-- start --

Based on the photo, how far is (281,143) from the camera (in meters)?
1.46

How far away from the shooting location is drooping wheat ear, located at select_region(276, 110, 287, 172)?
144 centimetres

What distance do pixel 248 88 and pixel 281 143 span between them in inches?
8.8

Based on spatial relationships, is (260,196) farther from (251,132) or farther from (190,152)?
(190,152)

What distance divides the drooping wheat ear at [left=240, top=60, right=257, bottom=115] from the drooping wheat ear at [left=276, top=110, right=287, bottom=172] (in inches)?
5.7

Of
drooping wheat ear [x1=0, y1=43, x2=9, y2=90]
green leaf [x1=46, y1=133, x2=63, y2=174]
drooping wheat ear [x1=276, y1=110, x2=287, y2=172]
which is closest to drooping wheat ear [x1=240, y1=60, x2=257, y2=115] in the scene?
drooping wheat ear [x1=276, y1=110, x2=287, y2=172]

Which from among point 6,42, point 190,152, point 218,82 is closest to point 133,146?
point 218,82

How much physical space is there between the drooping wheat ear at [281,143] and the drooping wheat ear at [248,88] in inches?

-- end --

TASK:
Rewrite the records above as a Markdown table with one row per non-blank line, using the columns Row and Line. Number the rows in order and leave out the blank lines.

FINAL RESULT:
| Row | Line |
|---|---|
| 1 | Based on the photo, how far is (281,143) from the camera (in meters)? |
| 2 | 1.46 |
| 3 | How far away from the shooting location is drooping wheat ear, located at select_region(276, 110, 287, 172)? |
| 4 | 144 centimetres |
| 5 | What distance do pixel 248 88 and pixel 281 143 span between them in inches? |
| 6 | 8.8 |
| 7 | Based on spatial relationships, is (260,196) farther from (251,132) or farther from (190,152)? |
| 8 | (190,152) |
| 9 | What distance divides the drooping wheat ear at [left=240, top=60, right=257, bottom=115] from the drooping wheat ear at [left=276, top=110, right=287, bottom=172] (in inches)? |
| 10 | 5.7 |
| 11 | Of |
| 12 | drooping wheat ear [x1=0, y1=43, x2=9, y2=90] |
| 13 | green leaf [x1=46, y1=133, x2=63, y2=174] |
| 14 | drooping wheat ear [x1=276, y1=110, x2=287, y2=172] |
| 15 | which is closest to drooping wheat ear [x1=240, y1=60, x2=257, y2=115] in the scene? |
| 16 | drooping wheat ear [x1=276, y1=110, x2=287, y2=172] |
| 17 | Which from among point 6,42, point 190,152, point 218,82 is closest to point 133,146? |
| 18 | point 218,82 |
| 19 | How much physical space is there between the drooping wheat ear at [281,143] and the drooping wheat ear at [248,88] in inches? |